JAC4 enhances antioxidant capacity and attenuates the activation of astrocytes and microglia. (A–D) Immunofluorescence images and quantification of GFAP-positive (A,B) and IBA-1-positive (C,D) neurons in SNc. (E) The mRNA expression levels of the core subunit NDUFS2 of mitochondrial complex I in the midbrain. (F–H) The contents of SOD, MDA and GSH in the midbrain. The results are shown as the mean ± SEM (n = 3, * p < 0.05, ** p < 0.01, *** p < 0.001).

Figure 4

JAC4 alleviates cell apoptosis and inflammasome formation in vitro. (A,B) Cell viability at different doses Rot measured for 24 h in HT-22 (A) and SH-SY5Y cells (B). (C) The protein expression levels of caspase-3, caspase-9 and PARP-1 after 24 h and 48 h of Rot treatment at different doses. (D) The schematic diagram of the experimental design in vitro. Cells were pretreated with JAC4 for 24 h and co-treated with Rot for 48 h. (E,F) Cell viability of the TH-22 (E) and SH-SY5Y cells (F) was measured via CCK8 after treatment with different doses of JAC4 and Rot. (G,H) The protein expression levels of JWA, caspase-3, caspase-9, PARP-1, caspase-1 and NLRP3 in HT-22 (G) and SH-SY5Y (H). (n = 3, * p < 0.05, *** p < 0.001).

Figure 5

JAC4 alleviates rotenone-triggered oxidative stress and mitochondrial damage in vitro. (A–D) Mitochondrial membrane potential was detected using the JC-1 probe (A,C) and is shown as the JC-1 red/green ratio (B,D). (E–H) ROS accumulation in cells was detected via ROS assay (E,G) and analyzed using Image-J (F,H). (I) The protein expression levels of MT-ND1. (J,K) The contents of ATP in HT-22 (J) and SH-SY5Y (K).
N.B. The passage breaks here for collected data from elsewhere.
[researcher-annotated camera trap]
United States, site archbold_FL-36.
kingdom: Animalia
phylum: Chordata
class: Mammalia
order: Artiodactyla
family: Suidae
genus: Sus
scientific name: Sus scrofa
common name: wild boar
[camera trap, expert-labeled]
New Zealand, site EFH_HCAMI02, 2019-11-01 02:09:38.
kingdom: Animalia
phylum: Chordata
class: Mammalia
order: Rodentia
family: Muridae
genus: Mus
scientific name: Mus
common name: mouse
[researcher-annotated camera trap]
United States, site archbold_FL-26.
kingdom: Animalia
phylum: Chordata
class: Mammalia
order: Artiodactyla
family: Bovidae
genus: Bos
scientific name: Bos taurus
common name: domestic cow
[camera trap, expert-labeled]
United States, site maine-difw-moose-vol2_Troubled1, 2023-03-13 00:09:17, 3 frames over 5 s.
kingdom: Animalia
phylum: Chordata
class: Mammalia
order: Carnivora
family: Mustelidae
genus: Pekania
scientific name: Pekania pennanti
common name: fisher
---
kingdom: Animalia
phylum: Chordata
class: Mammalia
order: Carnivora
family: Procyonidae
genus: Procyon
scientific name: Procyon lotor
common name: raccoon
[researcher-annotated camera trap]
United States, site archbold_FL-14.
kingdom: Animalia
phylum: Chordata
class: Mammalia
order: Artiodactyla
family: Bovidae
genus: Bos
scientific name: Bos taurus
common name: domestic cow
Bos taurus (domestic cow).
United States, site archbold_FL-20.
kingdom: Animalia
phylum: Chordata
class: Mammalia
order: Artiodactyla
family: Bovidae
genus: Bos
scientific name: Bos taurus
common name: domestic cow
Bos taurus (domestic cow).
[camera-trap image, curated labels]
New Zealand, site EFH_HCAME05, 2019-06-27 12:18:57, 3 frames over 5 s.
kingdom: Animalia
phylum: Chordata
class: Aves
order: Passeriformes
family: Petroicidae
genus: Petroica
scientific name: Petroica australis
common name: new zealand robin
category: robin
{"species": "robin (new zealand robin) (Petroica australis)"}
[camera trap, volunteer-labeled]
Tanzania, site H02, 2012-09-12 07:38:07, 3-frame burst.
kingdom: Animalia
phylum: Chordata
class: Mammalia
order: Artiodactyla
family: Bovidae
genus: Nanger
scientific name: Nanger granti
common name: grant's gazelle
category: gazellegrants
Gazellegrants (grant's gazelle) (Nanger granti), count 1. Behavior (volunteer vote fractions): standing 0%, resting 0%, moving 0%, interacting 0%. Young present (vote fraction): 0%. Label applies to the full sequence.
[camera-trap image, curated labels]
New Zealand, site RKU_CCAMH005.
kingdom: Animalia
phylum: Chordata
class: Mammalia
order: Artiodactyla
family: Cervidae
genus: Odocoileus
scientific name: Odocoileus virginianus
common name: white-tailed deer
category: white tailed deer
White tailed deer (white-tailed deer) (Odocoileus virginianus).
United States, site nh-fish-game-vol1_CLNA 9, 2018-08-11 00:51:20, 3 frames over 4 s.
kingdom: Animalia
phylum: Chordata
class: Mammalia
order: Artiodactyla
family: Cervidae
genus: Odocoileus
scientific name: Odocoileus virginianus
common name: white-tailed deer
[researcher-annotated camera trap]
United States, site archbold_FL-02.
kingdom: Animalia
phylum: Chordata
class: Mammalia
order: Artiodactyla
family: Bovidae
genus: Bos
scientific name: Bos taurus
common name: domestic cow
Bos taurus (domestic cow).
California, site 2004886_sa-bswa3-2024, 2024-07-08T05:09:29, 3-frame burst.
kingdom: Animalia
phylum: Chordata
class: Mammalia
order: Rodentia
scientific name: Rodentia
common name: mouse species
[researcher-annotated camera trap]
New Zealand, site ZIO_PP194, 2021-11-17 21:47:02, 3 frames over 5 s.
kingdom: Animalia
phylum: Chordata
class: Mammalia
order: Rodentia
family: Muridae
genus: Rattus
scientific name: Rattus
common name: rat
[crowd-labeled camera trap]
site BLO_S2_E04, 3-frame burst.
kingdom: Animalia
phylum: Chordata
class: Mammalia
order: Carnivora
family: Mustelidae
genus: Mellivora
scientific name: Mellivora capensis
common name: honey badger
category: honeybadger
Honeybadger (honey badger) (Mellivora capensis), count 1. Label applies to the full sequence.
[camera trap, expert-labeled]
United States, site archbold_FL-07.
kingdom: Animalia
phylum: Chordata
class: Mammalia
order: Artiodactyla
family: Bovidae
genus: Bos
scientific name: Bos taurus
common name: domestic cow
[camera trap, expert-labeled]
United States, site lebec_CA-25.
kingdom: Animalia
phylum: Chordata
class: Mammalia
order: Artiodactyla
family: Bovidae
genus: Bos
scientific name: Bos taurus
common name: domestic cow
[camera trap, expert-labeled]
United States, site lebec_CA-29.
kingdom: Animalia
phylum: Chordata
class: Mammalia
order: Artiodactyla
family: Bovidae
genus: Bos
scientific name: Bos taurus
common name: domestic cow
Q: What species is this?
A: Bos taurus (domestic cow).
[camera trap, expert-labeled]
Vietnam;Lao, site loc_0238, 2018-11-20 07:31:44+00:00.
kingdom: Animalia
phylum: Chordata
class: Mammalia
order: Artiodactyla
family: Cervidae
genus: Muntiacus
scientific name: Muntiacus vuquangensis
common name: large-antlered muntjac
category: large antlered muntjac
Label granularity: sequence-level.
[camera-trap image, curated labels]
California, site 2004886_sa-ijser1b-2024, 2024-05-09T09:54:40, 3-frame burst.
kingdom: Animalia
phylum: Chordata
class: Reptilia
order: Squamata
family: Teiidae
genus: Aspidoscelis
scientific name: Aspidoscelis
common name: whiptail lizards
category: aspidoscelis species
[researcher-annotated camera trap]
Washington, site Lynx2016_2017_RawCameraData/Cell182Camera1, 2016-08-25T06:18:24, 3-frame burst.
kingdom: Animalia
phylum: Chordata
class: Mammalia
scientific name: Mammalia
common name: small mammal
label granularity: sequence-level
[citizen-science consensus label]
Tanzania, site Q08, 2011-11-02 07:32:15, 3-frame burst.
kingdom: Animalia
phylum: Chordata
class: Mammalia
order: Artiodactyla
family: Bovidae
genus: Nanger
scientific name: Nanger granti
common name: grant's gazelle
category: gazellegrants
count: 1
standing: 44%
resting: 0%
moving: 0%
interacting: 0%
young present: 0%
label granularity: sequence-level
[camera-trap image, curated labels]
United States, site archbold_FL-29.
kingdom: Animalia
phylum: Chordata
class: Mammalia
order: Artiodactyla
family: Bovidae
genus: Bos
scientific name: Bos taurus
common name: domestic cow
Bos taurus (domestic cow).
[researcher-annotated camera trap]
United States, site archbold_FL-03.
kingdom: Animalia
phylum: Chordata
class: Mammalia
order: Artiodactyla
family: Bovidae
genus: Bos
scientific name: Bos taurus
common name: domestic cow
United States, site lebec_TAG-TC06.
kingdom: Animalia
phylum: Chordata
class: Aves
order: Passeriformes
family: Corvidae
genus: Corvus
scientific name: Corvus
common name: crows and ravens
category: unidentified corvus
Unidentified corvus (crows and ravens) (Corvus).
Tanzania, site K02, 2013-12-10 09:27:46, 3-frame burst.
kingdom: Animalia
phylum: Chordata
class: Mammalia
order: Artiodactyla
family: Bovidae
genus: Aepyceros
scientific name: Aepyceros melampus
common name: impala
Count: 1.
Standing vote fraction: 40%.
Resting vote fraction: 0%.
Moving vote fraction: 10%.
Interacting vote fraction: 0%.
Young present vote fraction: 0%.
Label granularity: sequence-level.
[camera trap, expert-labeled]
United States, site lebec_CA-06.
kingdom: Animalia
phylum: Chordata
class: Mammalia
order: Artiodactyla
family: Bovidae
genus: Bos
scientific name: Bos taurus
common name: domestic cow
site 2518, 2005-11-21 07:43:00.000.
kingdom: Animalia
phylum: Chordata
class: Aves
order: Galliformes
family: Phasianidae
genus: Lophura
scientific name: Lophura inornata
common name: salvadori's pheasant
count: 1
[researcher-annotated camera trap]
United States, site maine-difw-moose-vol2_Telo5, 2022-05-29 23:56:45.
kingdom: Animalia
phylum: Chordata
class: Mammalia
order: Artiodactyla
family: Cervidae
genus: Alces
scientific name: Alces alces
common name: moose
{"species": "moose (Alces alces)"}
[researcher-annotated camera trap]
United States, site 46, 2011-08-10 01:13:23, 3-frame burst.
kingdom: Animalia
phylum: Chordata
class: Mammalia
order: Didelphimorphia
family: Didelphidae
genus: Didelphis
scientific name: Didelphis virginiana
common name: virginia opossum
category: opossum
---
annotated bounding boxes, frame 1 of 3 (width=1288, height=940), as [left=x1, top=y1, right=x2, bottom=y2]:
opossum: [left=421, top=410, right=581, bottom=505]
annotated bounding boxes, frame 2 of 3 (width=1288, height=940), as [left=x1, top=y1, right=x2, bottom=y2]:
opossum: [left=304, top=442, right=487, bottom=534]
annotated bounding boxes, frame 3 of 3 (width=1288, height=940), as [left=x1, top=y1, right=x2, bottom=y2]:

The results are shown as the mean ± SEM (n = 3, * p < 0.05, ** p < 0.01, *** p < 0.001), **** p < 0.0001).

Figure 6

JAC4 inhibits NF-κB (p65) nuclear translocation. (A) Correlation analysis of the expressions of JWA and NF-κB in PD (GSE 6613, n = 50, r = −0.27). (B) The protein expression levels of p-AKT, AKT, p-GSK3β (Ser9), p-GSK3β (Tyr216) and GSK3β. (C) The protein expression levels of NF-κB in the nucleus and cytoplasm. (D) Immunofluorescences image of NF-κB location.

Figure 7

The verification of the mechanism in mice the midbrain and HT-22 cells. (A–D) The protein expression levels of p-AKT, AKT, p-GSK3β (Ser9), GSK3β, p-p65 and p65 in the midbrain of mice and their resulting quantized statistics. (E,F) The protein expression levels of JWA, p-AKT, AKT, p-GSK3β (Ser9), GSK3β and MT-ND1. (E) Immunofluorescence images of NF-κB location (F) in HT-22 cells Rot-treated for 48 h after shJWA transfection. The results are shown as the mean ± SEM (n = 3, * p < 0.05, ** p < 0.01, *** p < 0.001, ^ns p > 0.05).

Figure 8

Schematic diagram of the molecular mechanism of the neuroprotective effect of JAC4 in the Rot-induced PD model.